學期結束,回廣東。飛機起飛,我俯瞰窗外,開始自言自語,「臺灣,太美了,你要等我回來哦。綠色的,好像衣服的補丁。你們看那邊的海,海和天連成一體了。好長好長的海岸線,看到白色的風車了嗎?農業規劃得真的很好,魚池,間隔在密集的農田之中。看上去非常混亂,實際上是井然有序的。」

「藍綠色的,你們還找得到海和天的邊界嗎?我真的找不到,就好像我在這裡生活久了,我在臺灣生活久了,我已經找不到,我,和臺灣的邊界。」師父說,我前世是雲遊詩人,因為我對土地,沒有依戀感,我從來不會停止自己的腳步,我喜歡到處走,我在任何一個地方都不會想念家鄉,不會想念,這些停留過的地方。

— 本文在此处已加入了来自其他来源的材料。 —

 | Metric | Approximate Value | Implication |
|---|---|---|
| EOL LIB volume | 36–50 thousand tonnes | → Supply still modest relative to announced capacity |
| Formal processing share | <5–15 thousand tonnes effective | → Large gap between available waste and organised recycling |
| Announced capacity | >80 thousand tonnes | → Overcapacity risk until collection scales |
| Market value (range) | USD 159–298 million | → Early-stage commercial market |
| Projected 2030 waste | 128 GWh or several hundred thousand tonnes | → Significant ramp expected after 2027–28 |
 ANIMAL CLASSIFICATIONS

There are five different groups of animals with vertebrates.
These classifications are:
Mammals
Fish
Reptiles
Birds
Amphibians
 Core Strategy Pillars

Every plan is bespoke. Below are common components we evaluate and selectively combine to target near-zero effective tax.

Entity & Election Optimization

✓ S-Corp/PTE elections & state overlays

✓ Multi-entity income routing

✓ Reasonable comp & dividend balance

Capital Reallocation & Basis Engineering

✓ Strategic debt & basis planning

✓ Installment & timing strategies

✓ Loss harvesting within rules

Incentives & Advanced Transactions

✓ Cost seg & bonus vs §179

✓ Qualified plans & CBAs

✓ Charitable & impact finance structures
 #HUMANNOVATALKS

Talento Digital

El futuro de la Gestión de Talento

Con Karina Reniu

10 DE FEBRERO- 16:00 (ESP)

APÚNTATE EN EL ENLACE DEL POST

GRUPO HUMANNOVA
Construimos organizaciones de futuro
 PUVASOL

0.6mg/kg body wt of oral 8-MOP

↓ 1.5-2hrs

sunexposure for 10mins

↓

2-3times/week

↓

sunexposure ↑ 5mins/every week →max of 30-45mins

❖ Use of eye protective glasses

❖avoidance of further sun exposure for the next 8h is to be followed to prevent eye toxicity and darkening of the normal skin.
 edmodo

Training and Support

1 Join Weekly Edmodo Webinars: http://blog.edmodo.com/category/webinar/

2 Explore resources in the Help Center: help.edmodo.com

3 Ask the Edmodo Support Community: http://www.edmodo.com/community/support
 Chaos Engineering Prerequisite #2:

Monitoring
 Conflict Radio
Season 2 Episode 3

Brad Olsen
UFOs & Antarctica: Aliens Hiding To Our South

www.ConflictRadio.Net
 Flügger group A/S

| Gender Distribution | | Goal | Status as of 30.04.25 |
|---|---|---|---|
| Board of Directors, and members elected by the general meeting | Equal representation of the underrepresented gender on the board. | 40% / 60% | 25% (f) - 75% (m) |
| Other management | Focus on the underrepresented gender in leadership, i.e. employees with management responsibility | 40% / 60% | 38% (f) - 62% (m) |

是我在臺灣遇見的人事物,讓我重新思考,人與環境的關係。因為臺灣給我的太多了,我開始感恩,開始重新去看待養育我的每一片土地,所以我是因為臺灣,才重新去看待我生長的家鄉,珠海,廣東,甚至於,整個中國。

「跟著若莓回宜蘭。」(提供/Facebook「廖小花的隱性台灣」)
「跟著若莓回宜蘭。」(提供/Facebook「廖小花的隱性台灣」)
「我們一起家庭式自駕遊。」(提供/Facebook「廖小花的隱性台灣」)
「我們一起家庭式自駕遊。」(提供/Facebook「廖小花的隱性台灣」)
「在象山腳下看到一位阿姨訓練自己的鸚鵡說阿彌陀佛。」(提供/Facebook「廖小花的隱性台灣」)
「在象山腳下看到一位阿姨訓練自己的鸚鵡說阿彌陀佛。」(提供/Facebook「廖小花的隱性台灣」)

我有一位陸生朋友,她寫了很長一篇文章,我都不記得了,只有最後一句是,「感謝臺灣,教會了我,柔軟。」柔軟?這不是很奇妙嗎,我們離山過海,孤身一人,橫渡彼岸,我們學會的,不是堅強,不是獨立,而是柔軟,柔軟的心,柔軟待人,柔軟待事,柔軟地,對待自己。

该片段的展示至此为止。